I mean, when a petitioner is stuck in Guantanamo and told that he’s got to rebut any presumptions that arise against him, and he’s got to challenge a presumption of regularity for intelligence reports, he’s had it. . . . [I]f the government wants to keep him there, the government will keep him there with intelligence reports that cannot be meaningfully challenged. To me that guts the meaning of Boumediene, and at least, it seems to me, the Supreme Court ought to be looking at that presumption that was written into the law by Judge Brown and ought to be looking at this concept of Judge Randolph’s — what does he call it — . . . conditional probability analysis?
I guess I think that meaningful review means that the Supreme Court ought to be actively reviewing what the lower courts do with their decisions, and this Supreme Court is not doing it.
Now, I think Steve [Vladeck] is probably exactly right and it has something to do with the internal politics of the court. If the progressives can’t count five votes, can’t count Kennedy, they’re not going to vote for cert review of something that’s going to turn out the wrong way.
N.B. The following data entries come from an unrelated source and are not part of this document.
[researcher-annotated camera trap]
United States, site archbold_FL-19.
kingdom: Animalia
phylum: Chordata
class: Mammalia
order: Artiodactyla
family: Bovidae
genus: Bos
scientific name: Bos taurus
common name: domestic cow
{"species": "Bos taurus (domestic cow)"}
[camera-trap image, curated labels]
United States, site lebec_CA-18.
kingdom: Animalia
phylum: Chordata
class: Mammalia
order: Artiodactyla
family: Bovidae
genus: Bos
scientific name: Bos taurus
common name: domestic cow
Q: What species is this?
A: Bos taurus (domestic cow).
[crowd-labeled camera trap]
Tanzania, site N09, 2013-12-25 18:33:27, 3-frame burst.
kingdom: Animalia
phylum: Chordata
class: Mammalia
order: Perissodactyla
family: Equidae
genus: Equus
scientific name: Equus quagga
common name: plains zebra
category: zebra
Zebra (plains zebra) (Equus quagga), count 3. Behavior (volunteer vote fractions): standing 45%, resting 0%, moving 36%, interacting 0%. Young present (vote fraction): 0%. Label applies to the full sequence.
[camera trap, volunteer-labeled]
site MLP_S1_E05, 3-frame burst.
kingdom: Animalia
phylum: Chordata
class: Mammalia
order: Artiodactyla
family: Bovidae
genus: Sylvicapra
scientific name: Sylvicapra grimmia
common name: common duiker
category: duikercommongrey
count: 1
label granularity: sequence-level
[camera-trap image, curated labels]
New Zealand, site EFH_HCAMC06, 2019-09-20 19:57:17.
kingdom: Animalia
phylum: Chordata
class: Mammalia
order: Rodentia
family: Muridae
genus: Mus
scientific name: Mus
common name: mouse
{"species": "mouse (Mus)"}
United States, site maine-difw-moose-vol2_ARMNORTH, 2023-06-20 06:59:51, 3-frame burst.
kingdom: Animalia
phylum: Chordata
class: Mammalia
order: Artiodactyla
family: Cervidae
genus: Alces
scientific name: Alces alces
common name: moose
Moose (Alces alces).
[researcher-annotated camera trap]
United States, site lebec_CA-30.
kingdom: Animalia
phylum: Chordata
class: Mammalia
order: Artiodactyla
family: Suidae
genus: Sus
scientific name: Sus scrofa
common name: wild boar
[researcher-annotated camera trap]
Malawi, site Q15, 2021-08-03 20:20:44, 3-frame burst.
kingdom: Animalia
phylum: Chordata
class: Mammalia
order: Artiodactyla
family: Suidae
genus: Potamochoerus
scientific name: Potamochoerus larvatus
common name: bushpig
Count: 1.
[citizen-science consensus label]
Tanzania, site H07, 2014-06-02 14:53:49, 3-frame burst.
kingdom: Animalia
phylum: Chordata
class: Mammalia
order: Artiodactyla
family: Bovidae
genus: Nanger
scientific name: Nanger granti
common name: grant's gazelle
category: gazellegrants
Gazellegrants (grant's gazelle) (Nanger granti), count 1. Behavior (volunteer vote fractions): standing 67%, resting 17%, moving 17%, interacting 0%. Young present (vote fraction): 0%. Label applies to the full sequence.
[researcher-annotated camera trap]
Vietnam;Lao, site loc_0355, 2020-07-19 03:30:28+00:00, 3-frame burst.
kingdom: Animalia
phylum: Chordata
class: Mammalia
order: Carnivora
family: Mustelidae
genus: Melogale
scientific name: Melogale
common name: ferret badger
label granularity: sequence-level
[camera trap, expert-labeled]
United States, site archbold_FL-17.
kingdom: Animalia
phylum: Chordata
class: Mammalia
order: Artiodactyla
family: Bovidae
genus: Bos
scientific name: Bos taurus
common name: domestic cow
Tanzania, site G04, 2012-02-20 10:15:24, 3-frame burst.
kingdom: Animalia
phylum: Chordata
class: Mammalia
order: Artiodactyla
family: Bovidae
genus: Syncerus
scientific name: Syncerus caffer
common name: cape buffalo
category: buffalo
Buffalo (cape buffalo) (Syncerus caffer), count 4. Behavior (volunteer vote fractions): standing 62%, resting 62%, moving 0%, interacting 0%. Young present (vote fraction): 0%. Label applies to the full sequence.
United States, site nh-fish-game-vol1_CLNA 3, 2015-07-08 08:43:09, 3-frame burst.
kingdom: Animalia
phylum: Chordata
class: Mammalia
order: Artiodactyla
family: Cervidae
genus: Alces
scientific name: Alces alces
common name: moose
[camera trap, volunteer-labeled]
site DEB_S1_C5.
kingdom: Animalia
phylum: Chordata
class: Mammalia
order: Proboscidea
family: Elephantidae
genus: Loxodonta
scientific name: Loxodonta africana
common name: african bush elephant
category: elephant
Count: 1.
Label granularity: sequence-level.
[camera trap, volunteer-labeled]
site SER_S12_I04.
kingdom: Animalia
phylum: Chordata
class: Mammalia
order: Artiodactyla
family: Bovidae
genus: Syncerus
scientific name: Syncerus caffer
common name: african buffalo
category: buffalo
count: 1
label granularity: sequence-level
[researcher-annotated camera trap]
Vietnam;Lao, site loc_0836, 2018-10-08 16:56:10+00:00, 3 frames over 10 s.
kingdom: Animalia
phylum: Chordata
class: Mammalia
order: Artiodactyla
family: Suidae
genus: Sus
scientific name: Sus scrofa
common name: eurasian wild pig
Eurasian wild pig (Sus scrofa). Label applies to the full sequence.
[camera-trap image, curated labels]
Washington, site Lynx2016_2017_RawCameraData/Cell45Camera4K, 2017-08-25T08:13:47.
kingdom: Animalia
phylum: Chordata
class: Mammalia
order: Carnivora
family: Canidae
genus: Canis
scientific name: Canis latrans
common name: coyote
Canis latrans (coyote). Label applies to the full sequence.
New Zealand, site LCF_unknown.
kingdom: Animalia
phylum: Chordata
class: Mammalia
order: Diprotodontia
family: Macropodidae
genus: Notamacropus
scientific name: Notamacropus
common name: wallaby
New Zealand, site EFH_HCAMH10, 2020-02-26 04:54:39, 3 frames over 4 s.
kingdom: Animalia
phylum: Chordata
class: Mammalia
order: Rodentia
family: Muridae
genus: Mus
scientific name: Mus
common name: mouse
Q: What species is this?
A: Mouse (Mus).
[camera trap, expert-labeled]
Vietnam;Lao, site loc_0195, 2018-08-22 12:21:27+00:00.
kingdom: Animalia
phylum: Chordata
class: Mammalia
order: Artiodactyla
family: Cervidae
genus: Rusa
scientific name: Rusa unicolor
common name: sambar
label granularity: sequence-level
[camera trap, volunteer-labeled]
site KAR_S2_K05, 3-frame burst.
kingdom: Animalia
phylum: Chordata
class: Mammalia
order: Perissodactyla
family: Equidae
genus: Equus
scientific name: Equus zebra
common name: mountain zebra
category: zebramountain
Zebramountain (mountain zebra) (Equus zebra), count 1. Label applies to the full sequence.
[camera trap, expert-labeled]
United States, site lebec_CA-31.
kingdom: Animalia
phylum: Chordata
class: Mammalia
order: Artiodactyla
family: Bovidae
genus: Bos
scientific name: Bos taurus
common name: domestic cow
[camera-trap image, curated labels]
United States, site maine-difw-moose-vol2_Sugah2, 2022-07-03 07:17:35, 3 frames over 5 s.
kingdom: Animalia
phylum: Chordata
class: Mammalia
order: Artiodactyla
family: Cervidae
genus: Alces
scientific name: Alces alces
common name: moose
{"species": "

- Lyle Denniston, Ex-Judge: Boumediene Is Being “Gutted”, SCOTUSblog (July 17, 2012) (“Judge Robertson, though, seemed somewhat optimistic about the long-term prospects for the Guantanamo captives. He noted that there is no time limit on lawyers for detainees repeatedly seeking to file habeas challenges, as circumstances change — at least with the passage of time. ‘Some court, some day,’ he predicted, ‘is going to find that the government can’t hold these people for the rest of their lives.’ “).